La barrière d’espèce et conséquences
Le mieux est évidemment de partager l’optimisme de beaucoup de
vétérinaires qui pensent que la barrière d’espèce jouera dans le
cas de l’influenza aviaire, comme elle a joué dans le cas de
l’encéphalopathie spongiforme bovine (ESB). où certains
scientifiques alarmistes nous avaient prédit des centaines de
milliers de morts, alors que nous n’en recensons que 16
actuellement.
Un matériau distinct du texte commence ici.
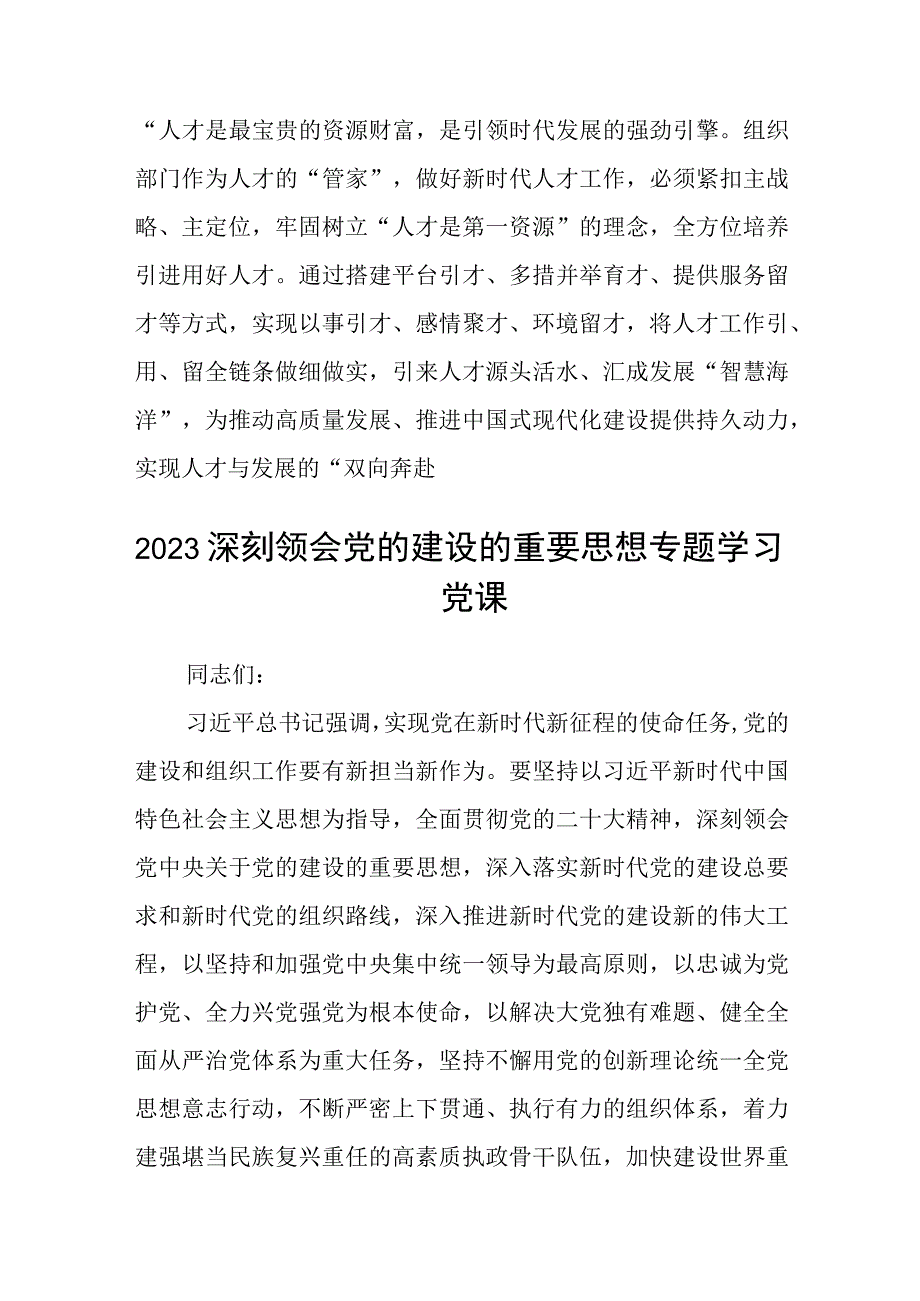 “人才是最宝贵的资源财富，是引领时代发展的强劲引擎。组织部门作为人才的“管家”，做好新时代人才工作，必须紧扣主战略、主定位，牢固树立“人才是第一资源”的理念，全方位培养引进用好人才。通过搭建平台引才、多措并举育才、提供服务留才等方式，实现以事引才、感情聚才、环境留才，将人才工作引、用、留全链条做细做实，引来人才源头活水、汇成发展“智慧海洋”，为推动高质量发展、推进中国式现代化建设提供持久动力，实现人才与发展的“双向奔赴

2023深刻领会党的建设的重要思想专题学习党课

同志们：

习近平总书记强调，实现党在新时代新征程的使命任务，党的建设和组织工作要有新担当新作为。要坚持以习近平新时代中国特色社会主义思想为指导，全面贯彻党的二十大精神，深刻领会党中央关于党的建设的重要思想，深入落实新时代党的建设总要求和新时代党的组织路线，深入推进新时代党的建设新的伟大工程，以坚持和加强党中央集中统一领导为最高原则，以忠诚为党护党、全力兴党强党为根本使命，以解决大党独有难题、健全全面从严治党体系为重大任务，坚持不懈用党的创新理论统一全党思想意志行动，不断严密上下贯通、执行有力的组织体系，着力建强堪当民族复兴重任的高素质执政骨干队伍，加快建设世界重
On ne peut d’ailleurs qu’être frappé par la
similitude des faits :
- – Les Français, avant l’interdiction de la viande
anglaise, ont consommé environ 800 000 carcasses anglaises
infectées : le bilan est de 16 décès ;
- – Un ou probablement deux milliards d’Asiatiques en
contact permanent avec le virus n’ont extériorisé de 2003 à 2006
que 200 cas cliniques environ et 100 décès. On peut se
permettre de penser que le virus passe très difficilement à
l’homme.
Néanmoins, la contamination possible humaine sera d’autant moins
importante que l’on aura, dans les pays débordés par l’épizootie,
pratiqué une vaccination aviaire généralisée, financée
partiellement, si besoin est, par les pays encore indemnes, et
destinée à diminuer la pression virale infectieuse pour
l’homme.
Dans le cas d’une pandémie grippale, la seule solution du vaccin
actuel proposée par l’OMS est peut-être insuffisante. D’autres
voies de recherches (immunothérapie, vaccin vivant à adénovirus,
autres vaccins à imaginer) sont à encourager.
Il n’en demeure pas moins qu’il s’agit d’un problème préoccupant
et que les énergies et les idées doivent être mobilisées pour
tenter d’enrayer cette pandémie qui nous guette.